La prima di queste oasi e' Turpan, che si trova sul fondo della seconda depressione del pianeta, a centocinquanta metri sotto il livello del mare, dal quale e' anche il luogo piu' distante, racchiusa com'e' nel cuore profondo del continente asiatico.
La citta', antico centro di buddhismo convertito poi all'islam, e' anche la piu' vicina alla frontiera storica con la Cina tra quelle popolate da maggioranza uigura, la principale popolazione nella regione, di lingua e cultura turche. I viali della citta' sono addolciti da vigne, che a volte arrivano a creare vere e proprie arcate naturali, ripari contro la calura oppressiva che qui tocca cime record, fino a vertiginose temperature vicine ai 60 gradi in piena estate. L'uva e' anche il prodotto piu' apprezzato dell'oasi, ritiratasi dal ruolo di crocevia fondamentale nella comunicazione tra oriente ed occidente a quello di ingentilito villaggio rurale, dove i ritmi sono scanditi dal ciclo annuale della vigna e della seccatura dll'uva nelle apposite torri sopra le case.
Attono alla citta' il deserto, domato nei secoli con lavoro certosino e difficile: canalizzazioni sotterranee percorrono i lunghi chilometri di roccia che separano l'oasi dai pendii innevati del tian shan, a volte per oltre 40 km, e necessitano continua manutenzione che puo' essere garantita solo con antiche tecniche a lavoro manuale. Gruppi composti da due uomini ed un animale da traino seguono il percorso dei karez, immergendovisi per fissare interi blocchi di detriti e trascinarveli fuori, in modo da evitare l'ostruzione del passaggio dell'acqua. La posta in gioco e' la sporavvivenza stessa della citta', come dimostra bene l'impressionante distesa di rovine dell'antica GaoChang, citta' carovaniera sulla via della seta, ora divorata dal deserto ed abbandonata alla proria rovina.
La natura e' qui estrema, bellissima e brutale, come lungo i pendii rossi delle montagne di fuoco, che si incendiano alla luce del tramonto e rivelano le profonde gole che ne percorrono i fianchi verso il fondovalle, brulli dirupi di ghiaia, o a bezeglik, canyon incastonato tra aride montagne di sabbia rossa, dove un fiume seminascosto dona vita ad una vegetazione lussuregiante e dove, incastonate alle pareti, come santuario alla fragilita' della natura da queste parti, si trovano antiche grotte buddhiste ricoperte da pitture e statue di un tempo passato, sfregiate nei secoli dalle stesse genti che le costruirono, come sacrificio al nuovo unico dio proveniente dall'infuocata Arabia.

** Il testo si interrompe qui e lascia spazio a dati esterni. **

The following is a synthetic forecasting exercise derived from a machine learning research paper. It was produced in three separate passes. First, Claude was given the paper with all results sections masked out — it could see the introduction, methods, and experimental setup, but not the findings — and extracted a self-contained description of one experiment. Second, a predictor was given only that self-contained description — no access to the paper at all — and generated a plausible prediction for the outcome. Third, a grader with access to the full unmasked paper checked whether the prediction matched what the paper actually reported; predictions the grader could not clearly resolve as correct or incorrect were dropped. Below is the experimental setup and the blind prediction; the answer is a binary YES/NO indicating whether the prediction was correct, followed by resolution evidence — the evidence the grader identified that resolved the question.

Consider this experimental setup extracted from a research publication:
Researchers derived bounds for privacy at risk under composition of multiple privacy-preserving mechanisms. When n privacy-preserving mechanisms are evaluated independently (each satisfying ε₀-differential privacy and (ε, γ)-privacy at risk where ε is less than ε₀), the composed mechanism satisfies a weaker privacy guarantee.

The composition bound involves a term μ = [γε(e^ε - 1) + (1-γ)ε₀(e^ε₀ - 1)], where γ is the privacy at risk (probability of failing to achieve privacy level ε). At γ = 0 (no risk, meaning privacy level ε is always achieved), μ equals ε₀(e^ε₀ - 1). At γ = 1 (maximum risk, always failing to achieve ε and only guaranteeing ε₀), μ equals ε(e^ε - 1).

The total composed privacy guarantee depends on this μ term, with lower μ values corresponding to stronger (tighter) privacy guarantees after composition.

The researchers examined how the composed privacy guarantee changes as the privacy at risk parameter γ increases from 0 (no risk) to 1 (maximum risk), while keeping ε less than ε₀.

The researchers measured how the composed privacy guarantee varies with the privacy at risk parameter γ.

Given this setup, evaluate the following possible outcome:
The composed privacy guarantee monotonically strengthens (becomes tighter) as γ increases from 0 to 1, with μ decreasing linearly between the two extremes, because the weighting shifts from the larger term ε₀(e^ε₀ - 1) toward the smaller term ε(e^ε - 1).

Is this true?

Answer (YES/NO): YES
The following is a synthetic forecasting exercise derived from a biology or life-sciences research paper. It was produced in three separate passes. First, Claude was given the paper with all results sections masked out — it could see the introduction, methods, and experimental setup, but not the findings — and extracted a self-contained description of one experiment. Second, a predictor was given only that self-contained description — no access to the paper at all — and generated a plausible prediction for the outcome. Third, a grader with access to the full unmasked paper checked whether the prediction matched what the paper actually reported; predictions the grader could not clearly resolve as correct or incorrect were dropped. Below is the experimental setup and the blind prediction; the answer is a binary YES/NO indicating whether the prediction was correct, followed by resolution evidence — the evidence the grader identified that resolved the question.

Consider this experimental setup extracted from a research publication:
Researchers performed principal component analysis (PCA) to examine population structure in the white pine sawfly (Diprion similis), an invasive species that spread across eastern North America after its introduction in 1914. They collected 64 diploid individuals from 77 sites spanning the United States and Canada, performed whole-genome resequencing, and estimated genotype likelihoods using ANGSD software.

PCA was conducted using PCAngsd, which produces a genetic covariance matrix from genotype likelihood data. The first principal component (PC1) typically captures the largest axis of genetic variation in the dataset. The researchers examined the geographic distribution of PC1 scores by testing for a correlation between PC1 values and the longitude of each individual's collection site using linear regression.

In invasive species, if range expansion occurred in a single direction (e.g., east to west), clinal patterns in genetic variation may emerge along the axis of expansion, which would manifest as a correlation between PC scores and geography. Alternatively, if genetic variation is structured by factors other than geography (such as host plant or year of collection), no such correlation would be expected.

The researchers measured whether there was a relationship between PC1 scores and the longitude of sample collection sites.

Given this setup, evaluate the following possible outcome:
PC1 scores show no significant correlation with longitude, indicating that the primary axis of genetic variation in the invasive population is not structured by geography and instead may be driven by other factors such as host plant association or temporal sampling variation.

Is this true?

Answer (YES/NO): NO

Il Taklamakan e' un alternarsi di macabre distese sabbiose, alte dune, vaste pietraie spazzate dal vento e catene montuose solcate da profonde ed aride gole. La strada che collega le oasi, la stessa che i mercanti attraversavano in carovane di cammelli, e' inospitale e minacciosa, ma resta quantomeno praticabile, al contrario della sovrumana vastita' dello spazio interno al deserto. La conquista dell'ovest cinese e' riuscita dal momento in cui si e' riuscito a domare proprio quel deserto che per le popolazioni locali ha sempre rappresentato isolamento e divisione. In effetti, la mentalita' uigura e' talmente legata alla realta' dell'oasi che ancora adesso nessuno si pronuncera' sui meriti o difetti degli abitanti delle altre oasi a meno che abbia avuto la possibilita' di conoscere personalmente il luogo: un modo di pensare cosi' distante dalla nostra necessita' di ricorrere a stereotipi!

E poi si arriva a Kashgar: il mitico crocevia di strade alla fine del mondo, incastonata fra le imponenti catene d'Asia ed il deserto, fiero cuore dell'indipendenza dell'Asia centrale con una storia scritta nel sangue e nelle asperita', vive oggi una feroce resistenza culturale all'occupazione cinese. Da qui e' partita l'islamizzazione dell'intero bacino del Tarim e della Cina occidentale, quindi il nazionalismo non poteva assumere altro aspetto che quello dell'islam tradizionale. I veli delle donne sono a volte teli che coprono completamente il volto, le barbe degli uomini vengono accuratamente curate ma mai rasate, creando i volti fuori dal tempo dei vecchi canuti dalla pelle consumata dalle asperita' del clima. Vecchi mestieri vengono continuati da generazioni in botteghe che tradiscono l'influenza del subcontinente indiano, e l'unica lingua che risuona tra le strette vie della citta' vecchia e' l'idioma locale.